(Text segment):
The US Department of Defense was initially supportive, and the show was to be filmed at the US army complex at Vicenza, which would also provide the extras. Guadagnino later commented that they must not have read the script; the Department of Defense later withdrew all offers of support and, according to Guadagnino, would have preferred the show not to happen. Ultimately HBO had a set built nearby to represent the base.

The set was recreated in an ex Italian Air Force base that served as the logistics area of a Nike Hercules missiles site in Bagnoli di Sopra (PD), the "Gruppo I.T.".

The first reports described the main characters, Fraser Wilson and Caitlin Harper, as "a detached teenager who hails from New York City" and "a character [that] is hard to describe—beautiful, sometimes disapproving, poetic," respectively.

===Casting===
On July 17, 2019, the cast was revealed by HBO and it includes Chloë Sevigny, Scott Mescudi, Alice Braga, Jack Dylan Grazer, Spence Moore II, and newcomers Jordan Kristine Seamón, Faith Alabi, Corey Knight, Tom Mercier, Francesca Scorsese, Ben Taylor and Sebastiano Pigazzi.

===Filming===
Principal photography on the series was expected to begin in Italy in late May 2019, with production set to run through October, but production began in late July.

==Release and reception==
The series premiered in its entirety at the 68th San Sebastián International Film Festival on September 20, 2020.

The series premiered on television on September 14, 2020, on HBO in the United States and on October 9, 2020, on Sky Atlantic in Italy. The finale aired in Italy on October 30, 2020, ahead of its broadcast on HBO. In the United Kingdom, the limited series was released in its entirety on November 22, 2020, by BBC Three via iPlayer.

(Exercises to complete):
1. According to the text about the HBO series, on what date did the series premiere on HBO in the United States?
2. Extract the portion of the text about the HBO series between "The set was" and "in late July.", inclusive.
The items that come next are not needed.

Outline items
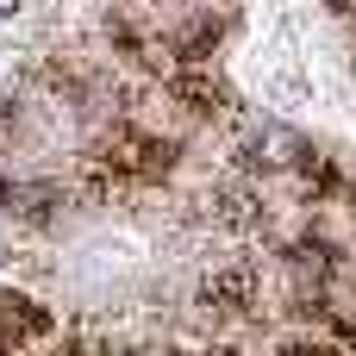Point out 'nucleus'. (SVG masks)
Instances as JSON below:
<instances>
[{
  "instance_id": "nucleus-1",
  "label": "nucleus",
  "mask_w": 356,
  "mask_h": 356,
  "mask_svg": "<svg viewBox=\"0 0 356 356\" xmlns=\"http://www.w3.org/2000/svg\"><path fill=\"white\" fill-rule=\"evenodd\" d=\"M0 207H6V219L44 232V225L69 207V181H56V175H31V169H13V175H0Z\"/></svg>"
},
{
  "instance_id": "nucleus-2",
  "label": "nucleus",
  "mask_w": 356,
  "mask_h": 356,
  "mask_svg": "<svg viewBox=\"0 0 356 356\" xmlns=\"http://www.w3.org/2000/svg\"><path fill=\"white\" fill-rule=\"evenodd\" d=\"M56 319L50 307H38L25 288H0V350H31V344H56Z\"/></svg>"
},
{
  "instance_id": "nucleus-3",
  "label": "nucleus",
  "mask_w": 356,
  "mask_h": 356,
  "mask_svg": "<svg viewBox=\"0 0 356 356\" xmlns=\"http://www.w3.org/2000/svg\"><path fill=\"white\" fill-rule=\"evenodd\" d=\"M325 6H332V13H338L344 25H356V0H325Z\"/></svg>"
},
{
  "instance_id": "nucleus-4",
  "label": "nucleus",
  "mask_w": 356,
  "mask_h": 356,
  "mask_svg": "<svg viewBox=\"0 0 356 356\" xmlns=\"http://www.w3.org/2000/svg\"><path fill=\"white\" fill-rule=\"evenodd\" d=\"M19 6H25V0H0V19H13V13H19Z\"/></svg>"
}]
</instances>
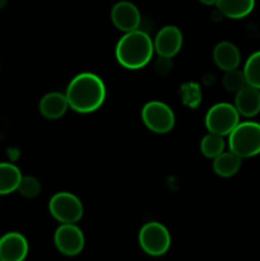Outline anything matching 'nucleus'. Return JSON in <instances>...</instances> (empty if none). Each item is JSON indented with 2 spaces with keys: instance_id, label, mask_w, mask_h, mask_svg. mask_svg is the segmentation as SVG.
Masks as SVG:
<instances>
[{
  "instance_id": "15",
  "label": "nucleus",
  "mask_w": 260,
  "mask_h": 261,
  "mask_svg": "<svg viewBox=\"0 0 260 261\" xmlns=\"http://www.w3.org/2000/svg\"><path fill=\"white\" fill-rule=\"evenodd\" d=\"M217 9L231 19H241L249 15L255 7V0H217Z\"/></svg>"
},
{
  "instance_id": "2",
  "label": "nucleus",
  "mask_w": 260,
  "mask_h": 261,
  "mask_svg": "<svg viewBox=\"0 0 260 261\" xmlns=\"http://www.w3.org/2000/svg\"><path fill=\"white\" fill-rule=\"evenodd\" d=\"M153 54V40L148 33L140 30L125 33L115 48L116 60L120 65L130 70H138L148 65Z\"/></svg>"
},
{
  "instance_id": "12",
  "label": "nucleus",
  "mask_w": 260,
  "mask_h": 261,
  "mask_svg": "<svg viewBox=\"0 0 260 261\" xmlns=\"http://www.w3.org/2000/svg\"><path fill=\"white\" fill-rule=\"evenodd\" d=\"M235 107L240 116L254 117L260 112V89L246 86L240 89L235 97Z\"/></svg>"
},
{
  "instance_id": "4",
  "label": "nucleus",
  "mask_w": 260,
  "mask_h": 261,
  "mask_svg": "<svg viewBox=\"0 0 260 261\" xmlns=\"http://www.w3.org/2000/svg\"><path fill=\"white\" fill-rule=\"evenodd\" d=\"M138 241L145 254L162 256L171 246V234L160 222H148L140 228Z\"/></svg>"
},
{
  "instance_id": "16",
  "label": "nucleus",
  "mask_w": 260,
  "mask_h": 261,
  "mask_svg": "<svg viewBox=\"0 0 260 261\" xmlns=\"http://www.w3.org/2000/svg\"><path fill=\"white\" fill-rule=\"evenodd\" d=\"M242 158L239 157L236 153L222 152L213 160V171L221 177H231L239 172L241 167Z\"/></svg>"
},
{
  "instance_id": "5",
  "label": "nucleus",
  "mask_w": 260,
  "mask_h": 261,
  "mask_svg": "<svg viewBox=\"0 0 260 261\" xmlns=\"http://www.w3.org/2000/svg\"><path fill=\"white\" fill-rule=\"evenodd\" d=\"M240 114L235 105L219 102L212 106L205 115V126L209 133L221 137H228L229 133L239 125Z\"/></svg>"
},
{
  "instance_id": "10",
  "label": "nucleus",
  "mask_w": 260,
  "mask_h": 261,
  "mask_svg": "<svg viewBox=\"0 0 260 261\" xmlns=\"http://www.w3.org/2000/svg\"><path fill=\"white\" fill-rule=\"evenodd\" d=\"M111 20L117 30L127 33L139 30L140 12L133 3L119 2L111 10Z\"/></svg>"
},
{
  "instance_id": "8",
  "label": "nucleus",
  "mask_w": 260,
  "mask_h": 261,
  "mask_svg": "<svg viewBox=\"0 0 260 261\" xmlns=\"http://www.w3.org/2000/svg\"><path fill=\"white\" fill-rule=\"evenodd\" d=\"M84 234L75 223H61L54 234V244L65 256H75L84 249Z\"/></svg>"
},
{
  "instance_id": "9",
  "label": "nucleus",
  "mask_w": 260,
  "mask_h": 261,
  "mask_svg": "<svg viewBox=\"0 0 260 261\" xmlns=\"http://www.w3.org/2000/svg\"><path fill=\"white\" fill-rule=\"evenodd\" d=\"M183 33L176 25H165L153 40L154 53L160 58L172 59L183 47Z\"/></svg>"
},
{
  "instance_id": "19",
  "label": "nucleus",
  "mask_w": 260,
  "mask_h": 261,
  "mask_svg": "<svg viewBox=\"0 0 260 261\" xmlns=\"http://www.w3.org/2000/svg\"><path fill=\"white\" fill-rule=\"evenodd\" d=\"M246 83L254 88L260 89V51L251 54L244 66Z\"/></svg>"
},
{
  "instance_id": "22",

(Outputs for the tasks):
1. September 14, 2020

2.
The set was recreated in an ex Italian Air Force base that served as the logistics area of a Nike Hercules missiles site in Bagnoli di Sopra (PD), the "Gruppo I.T.".

The first reports described the main characters, Fraser Wilson and Caitlin Harper, as "a detached teenager who hails from New York City" and "a character [that] is hard to describe—beautiful, sometimes disapproving, poetic," respectively.

===Casting===
On July 17, 2019, the cast was revealed by HBO and it includes Chloë Sevigny, Scott Mescudi, Alice Braga, Jack Dylan Grazer, Spence Moore II, and newcomers Jordan Kristine Seamón, Faith Alabi, Corey Knight, Tom Mercier, Francesca Scorsese, Ben Taylor and Sebastiano Pigazzi.

===Filming===
Principal photography on the series was expected to begin in Italy in late May 2019, with production set to run through October, but production began in late July.